Walking the talk… Employees at Amazon's HQ in Seattle say they’re going to walk off the job next week to protest the company’s return to office (RTO) mandate, layoffs, and a perceived lack of commitment to climate pledges. Organizers are looking for at least 1K workers to participate.
Primed: After Amazon announced an RTO mandate in February, nearly 30K employees (about 10% of its corporate workforce) signed a petition opposing the hybrid plan. But 700 staffers joined a pro-RTO Slack group.
Returned: Days after announcing another wave of 9K layoffs in March (for a total of 27K since last year), Amazon CEO Andy Jassy rejected the employee petition and doubled down on his three day/week in-office rule (which started this month), despite some offices apparently not being ready for employees until fall.
Big tech’s morale-gorithm appears to be broken… Tech employee morale is said to be plunging as mass layoffs, hiring freezes, and stalled projects have left workers anxious. Even before Meta's 21K layoffs, only 31% of employees were confident in its leaders. Yesterday, Meta wrapped up its latest round of job cuts, which employees said had caused a standstill. Microsoft execs fielded employee questions about “rock bottom” morale at an all-hands this week, while vibes at Google have also reportedly tanked following layoffs and perk cuts.

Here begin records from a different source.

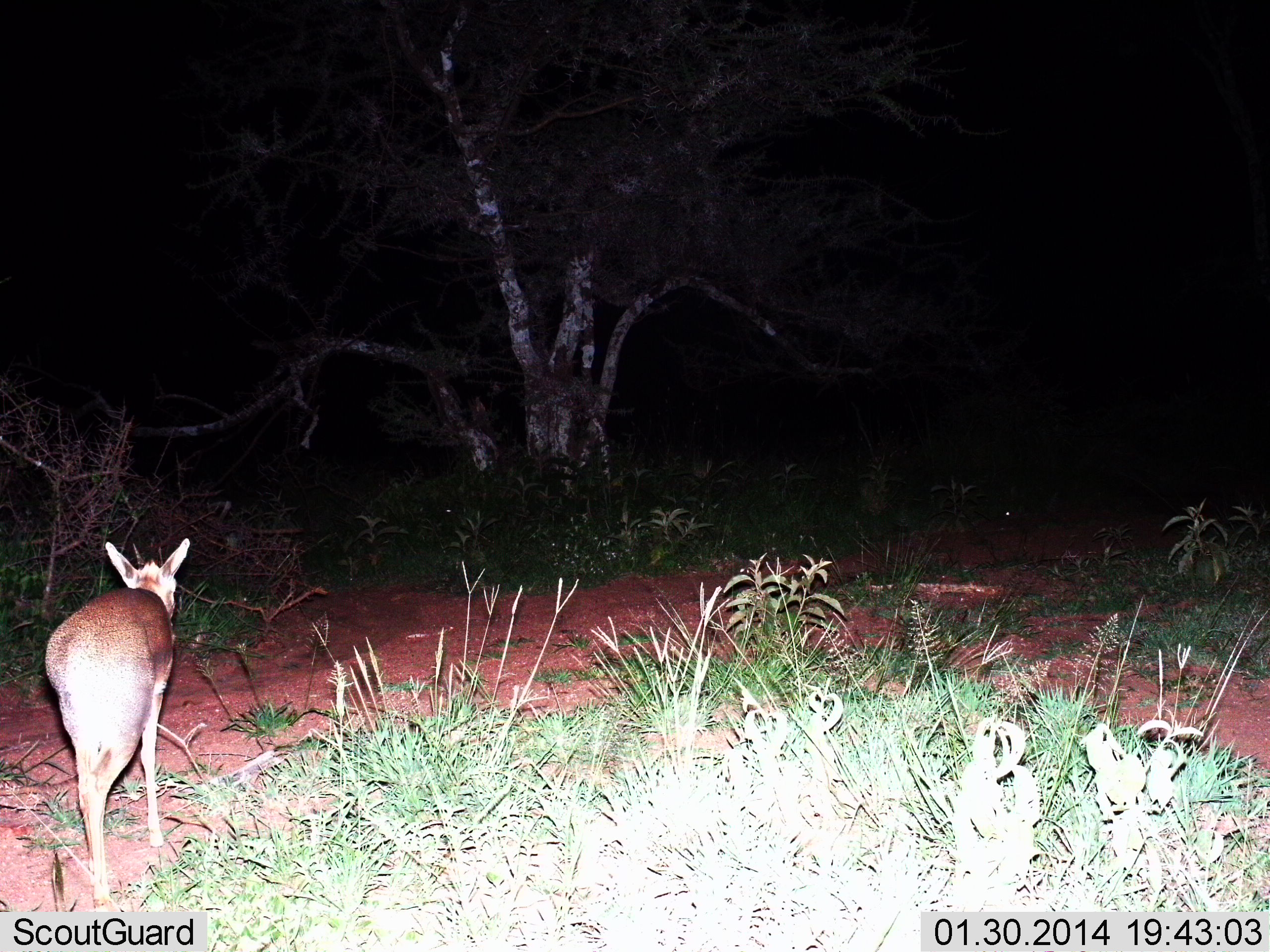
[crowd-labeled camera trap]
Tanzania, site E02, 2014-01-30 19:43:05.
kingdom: Animalia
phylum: Chordata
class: Mammalia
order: Artiodactyla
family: Bovidae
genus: Madoqua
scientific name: Madoqua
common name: dikdik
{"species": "dikdik (Madoqua)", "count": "1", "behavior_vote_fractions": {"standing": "30%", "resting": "0%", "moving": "70%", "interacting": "0%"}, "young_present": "0%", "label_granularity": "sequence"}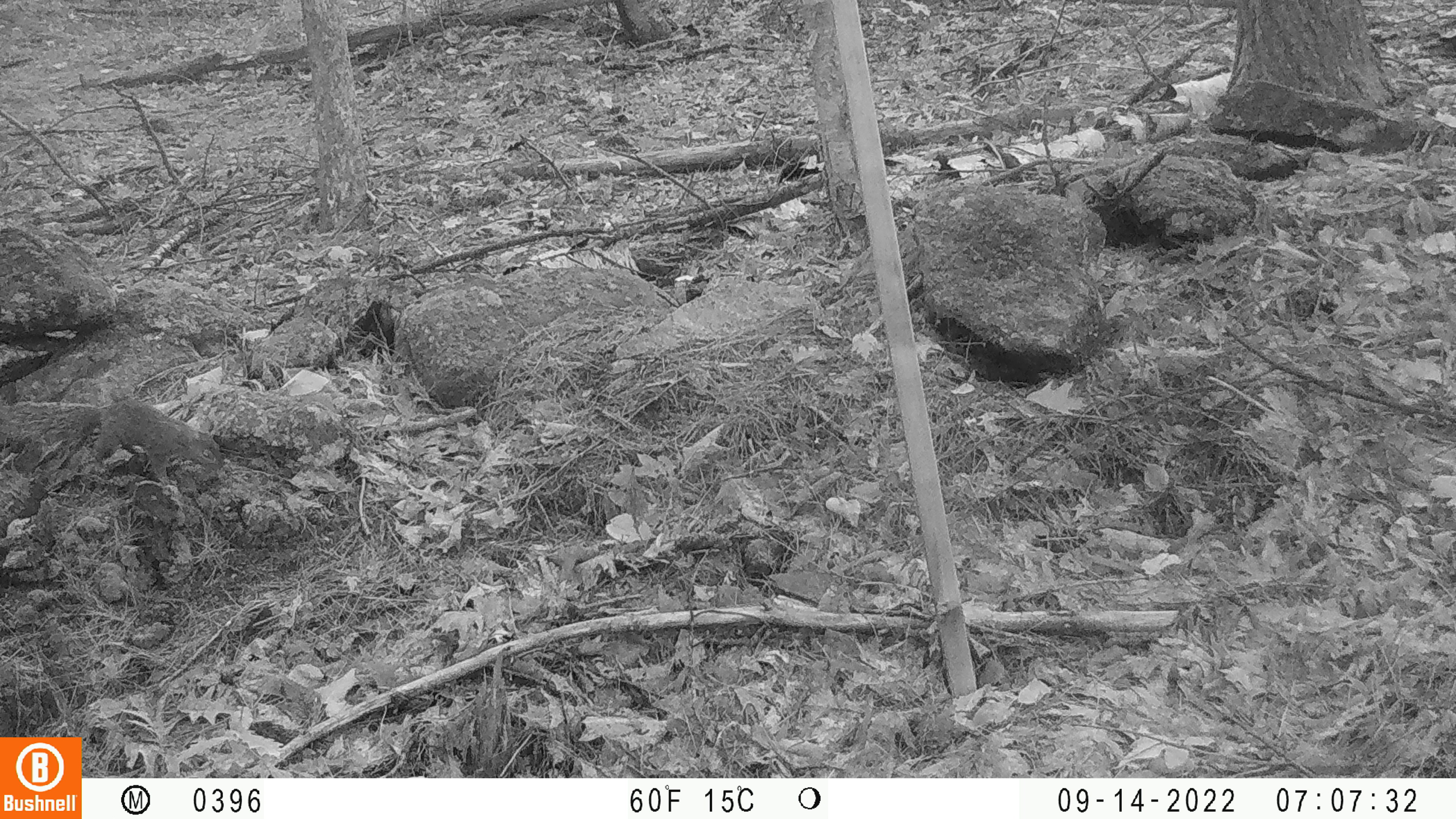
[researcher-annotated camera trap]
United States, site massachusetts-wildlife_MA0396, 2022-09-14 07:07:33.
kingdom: Animalia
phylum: Chordata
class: Mammalia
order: Rodentia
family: Sciuridae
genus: Sciurus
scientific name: Sciurus carolinensis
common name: gray squirrel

RTO may be retreating… The number of companies requiring workers in the office full time has fallen to 42% from 49% three months ago. Last year a Gallup poll found that worker engagement had declined the most among workers with remote-friendly jobs who were working from the office. While employers want to get staffers back at office desks to boost collaboration, they risk crushing morale.